─── Record excerpts

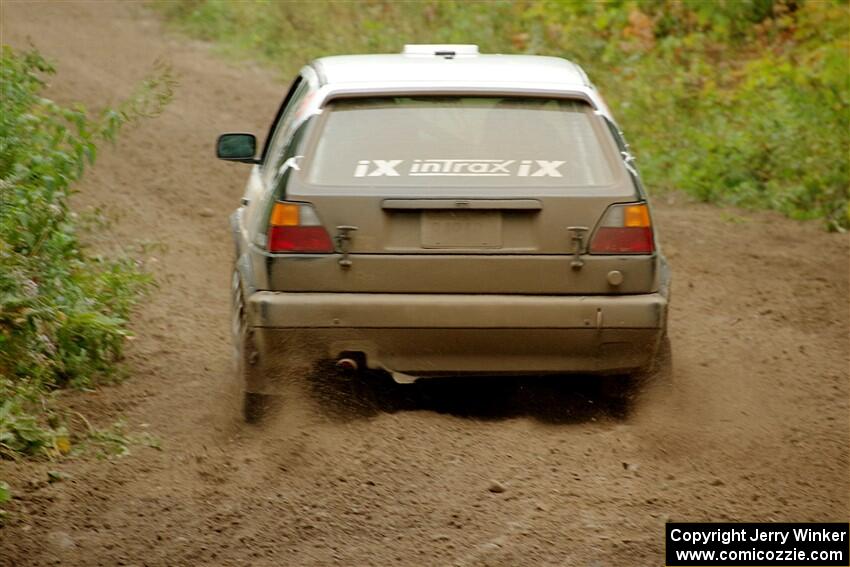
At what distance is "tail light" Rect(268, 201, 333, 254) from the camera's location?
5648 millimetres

──────
─── Record excerpts

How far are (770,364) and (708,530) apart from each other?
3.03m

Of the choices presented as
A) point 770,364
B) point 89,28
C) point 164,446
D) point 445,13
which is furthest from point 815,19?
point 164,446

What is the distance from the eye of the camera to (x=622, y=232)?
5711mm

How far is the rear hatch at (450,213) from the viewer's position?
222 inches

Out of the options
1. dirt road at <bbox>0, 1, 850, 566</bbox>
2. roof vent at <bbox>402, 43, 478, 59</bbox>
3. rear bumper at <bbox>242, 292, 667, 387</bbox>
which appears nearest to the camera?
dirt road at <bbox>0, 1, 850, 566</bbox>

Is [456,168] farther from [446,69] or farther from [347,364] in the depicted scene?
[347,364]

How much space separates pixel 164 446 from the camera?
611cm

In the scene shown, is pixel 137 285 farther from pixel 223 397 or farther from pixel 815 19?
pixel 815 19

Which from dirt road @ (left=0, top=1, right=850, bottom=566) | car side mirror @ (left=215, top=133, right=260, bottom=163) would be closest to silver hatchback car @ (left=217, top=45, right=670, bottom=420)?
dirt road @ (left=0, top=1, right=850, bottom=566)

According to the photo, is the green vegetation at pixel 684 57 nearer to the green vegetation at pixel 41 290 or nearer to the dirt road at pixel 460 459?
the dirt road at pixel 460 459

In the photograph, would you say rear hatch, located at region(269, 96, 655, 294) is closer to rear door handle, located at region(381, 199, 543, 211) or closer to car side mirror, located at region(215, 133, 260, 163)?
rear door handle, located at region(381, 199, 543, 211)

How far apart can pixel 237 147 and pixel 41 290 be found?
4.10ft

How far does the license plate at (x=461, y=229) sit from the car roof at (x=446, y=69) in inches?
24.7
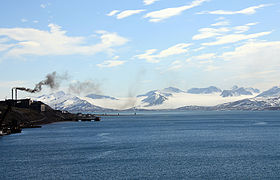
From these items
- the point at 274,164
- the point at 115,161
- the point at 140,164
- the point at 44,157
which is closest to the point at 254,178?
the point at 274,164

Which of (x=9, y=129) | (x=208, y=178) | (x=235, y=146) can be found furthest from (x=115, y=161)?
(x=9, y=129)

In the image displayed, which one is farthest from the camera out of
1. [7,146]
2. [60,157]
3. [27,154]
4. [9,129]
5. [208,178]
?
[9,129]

──────

== Goal of the exercise ==
Rewrite the listing lines starting at "At what distance" and ending at "5648 millimetres", putting "brake light" in place of "tail light" and leaving everything else the same.

== Result for this exercise ==
At what distance is "brake light" Rect(268, 201, 333, 254) from the camera's location?
5648 millimetres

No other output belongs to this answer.